start Excerpted records

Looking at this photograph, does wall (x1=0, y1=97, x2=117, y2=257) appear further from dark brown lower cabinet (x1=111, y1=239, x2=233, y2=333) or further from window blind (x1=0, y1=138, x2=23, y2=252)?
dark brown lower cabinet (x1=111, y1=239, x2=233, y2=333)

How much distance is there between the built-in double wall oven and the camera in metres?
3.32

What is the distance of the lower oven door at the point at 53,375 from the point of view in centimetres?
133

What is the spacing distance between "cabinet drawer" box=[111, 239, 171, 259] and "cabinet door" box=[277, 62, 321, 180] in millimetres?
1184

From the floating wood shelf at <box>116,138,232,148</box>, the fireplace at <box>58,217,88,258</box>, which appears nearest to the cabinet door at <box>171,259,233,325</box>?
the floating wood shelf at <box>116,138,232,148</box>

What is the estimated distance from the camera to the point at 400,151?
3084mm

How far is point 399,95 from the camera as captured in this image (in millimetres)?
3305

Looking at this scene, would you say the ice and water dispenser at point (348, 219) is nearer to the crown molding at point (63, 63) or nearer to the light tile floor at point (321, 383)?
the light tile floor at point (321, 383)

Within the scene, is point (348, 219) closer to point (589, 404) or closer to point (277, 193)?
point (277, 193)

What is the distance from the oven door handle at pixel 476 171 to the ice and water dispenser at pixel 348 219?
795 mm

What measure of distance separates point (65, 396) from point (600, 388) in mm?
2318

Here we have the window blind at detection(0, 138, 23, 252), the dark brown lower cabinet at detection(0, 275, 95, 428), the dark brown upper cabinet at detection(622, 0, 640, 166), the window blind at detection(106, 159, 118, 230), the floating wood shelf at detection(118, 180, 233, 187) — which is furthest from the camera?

end Excerpted records
start Excerpted records

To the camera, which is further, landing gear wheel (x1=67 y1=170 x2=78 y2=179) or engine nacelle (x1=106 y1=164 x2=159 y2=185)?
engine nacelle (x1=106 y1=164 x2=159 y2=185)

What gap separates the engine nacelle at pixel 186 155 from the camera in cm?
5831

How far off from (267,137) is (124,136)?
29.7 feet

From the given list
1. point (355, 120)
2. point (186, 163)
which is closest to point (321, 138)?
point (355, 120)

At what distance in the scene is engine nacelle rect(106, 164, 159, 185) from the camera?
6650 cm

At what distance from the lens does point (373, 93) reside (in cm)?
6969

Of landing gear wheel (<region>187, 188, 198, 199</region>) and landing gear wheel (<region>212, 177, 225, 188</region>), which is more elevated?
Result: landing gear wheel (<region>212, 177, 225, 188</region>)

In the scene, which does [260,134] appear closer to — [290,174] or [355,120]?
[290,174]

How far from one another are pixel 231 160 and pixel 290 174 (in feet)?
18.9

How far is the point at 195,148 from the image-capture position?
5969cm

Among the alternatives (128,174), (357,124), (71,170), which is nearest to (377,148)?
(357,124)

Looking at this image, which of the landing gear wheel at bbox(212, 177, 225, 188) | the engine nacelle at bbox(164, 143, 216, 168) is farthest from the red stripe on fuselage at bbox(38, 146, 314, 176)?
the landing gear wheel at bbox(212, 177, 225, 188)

end Excerpted records

Exercise brief: Copy out, word for word, the records between the line holding "Looking at this photograph, does" and the line holding "Here we have", both lines included.

Exercise answer:
Looking at this photograph, does wall (x1=0, y1=97, x2=117, y2=257) appear further from dark brown lower cabinet (x1=111, y1=239, x2=233, y2=333) or further from window blind (x1=0, y1=138, x2=23, y2=252)?
dark brown lower cabinet (x1=111, y1=239, x2=233, y2=333)

How much distance is there between the built-in double wall oven and the camera in metres?
3.32

What is the distance of the lower oven door at the point at 53,375 from the point of view in centimetres?
133

What is the spacing distance between "cabinet drawer" box=[111, 239, 171, 259] and "cabinet door" box=[277, 62, 321, 180] in millimetres?
1184

From the floating wood shelf at <box>116,138,232,148</box>, the fireplace at <box>58,217,88,258</box>, which appears nearest to the cabinet door at <box>171,259,233,325</box>?
the floating wood shelf at <box>116,138,232,148</box>

What is the estimated distance from the camera to the point at 400,151?
3084mm

How far is point 399,95 from the camera as captured in this image (in millimetres)?
3305

Looking at this scene, would you say the ice and water dispenser at point (348, 219) is nearer to the crown molding at point (63, 63) or nearer to the light tile floor at point (321, 383)?
the light tile floor at point (321, 383)

Within the scene, is point (348, 219) closer to point (589, 404) or closer to point (277, 193)?
point (277, 193)

What is the distance from the oven door handle at pixel 476 171 to the ice and water dispenser at pixel 348 219?
795 mm

What measure of distance separates point (65, 396) from point (600, 388) in mm?
2318

Here we have the window blind at detection(0, 138, 23, 252), the dark brown lower cabinet at detection(0, 275, 95, 428), the dark brown upper cabinet at detection(622, 0, 640, 166), the window blind at detection(106, 159, 118, 230), the floating wood shelf at detection(118, 180, 233, 187) — which is furthest from the camera?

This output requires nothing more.